*WORK TO COMPLETE*: State only the number of lines in the rows below that contain the string "centimetres".

-------- EXTRACTED ENTRIES --------

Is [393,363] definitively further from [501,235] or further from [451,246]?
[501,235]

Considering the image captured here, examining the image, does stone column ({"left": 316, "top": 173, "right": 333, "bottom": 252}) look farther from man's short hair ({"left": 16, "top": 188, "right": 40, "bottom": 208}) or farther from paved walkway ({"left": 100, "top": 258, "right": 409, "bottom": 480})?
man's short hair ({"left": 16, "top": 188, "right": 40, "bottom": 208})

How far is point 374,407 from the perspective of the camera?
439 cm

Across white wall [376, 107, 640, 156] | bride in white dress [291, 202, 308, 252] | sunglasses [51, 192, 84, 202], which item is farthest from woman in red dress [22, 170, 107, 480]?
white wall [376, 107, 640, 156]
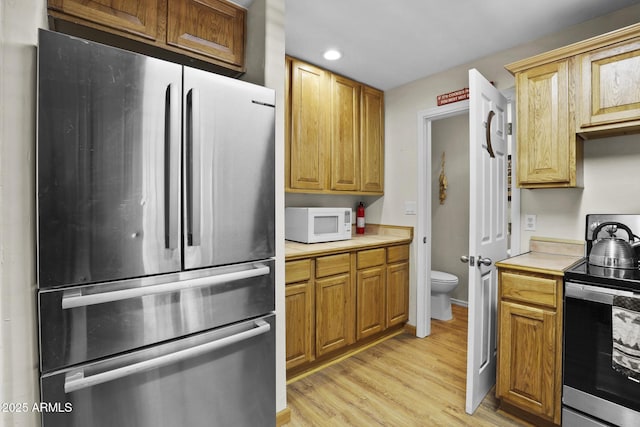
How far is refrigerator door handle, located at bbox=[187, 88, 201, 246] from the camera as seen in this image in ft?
4.48

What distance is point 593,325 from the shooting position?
154 centimetres

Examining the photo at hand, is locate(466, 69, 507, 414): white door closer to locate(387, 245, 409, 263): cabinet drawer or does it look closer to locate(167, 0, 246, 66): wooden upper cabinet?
locate(387, 245, 409, 263): cabinet drawer

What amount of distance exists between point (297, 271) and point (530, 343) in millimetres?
1431

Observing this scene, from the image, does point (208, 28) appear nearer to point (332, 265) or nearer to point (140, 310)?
point (140, 310)

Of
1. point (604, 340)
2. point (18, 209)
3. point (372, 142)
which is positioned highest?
point (372, 142)

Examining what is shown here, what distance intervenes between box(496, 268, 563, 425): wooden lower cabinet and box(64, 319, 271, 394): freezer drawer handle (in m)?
1.38

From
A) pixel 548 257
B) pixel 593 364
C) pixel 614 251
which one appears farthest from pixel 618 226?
pixel 593 364

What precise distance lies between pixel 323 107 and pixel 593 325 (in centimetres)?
229

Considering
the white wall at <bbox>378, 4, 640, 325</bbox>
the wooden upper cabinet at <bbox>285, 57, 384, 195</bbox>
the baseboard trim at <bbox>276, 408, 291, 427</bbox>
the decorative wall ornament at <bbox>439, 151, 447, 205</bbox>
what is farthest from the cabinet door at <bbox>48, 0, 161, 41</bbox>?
the decorative wall ornament at <bbox>439, 151, 447, 205</bbox>

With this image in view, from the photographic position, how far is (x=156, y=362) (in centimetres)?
127

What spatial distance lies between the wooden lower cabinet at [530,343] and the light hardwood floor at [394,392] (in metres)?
0.19

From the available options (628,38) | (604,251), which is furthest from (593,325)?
(628,38)

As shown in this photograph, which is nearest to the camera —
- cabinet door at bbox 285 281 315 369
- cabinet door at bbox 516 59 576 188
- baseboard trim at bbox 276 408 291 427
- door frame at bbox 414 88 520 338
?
baseboard trim at bbox 276 408 291 427

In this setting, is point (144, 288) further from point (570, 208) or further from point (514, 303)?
point (570, 208)
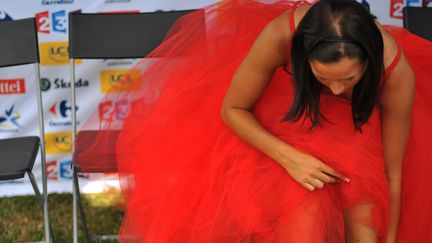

--------

*FULL SOLUTION*: 3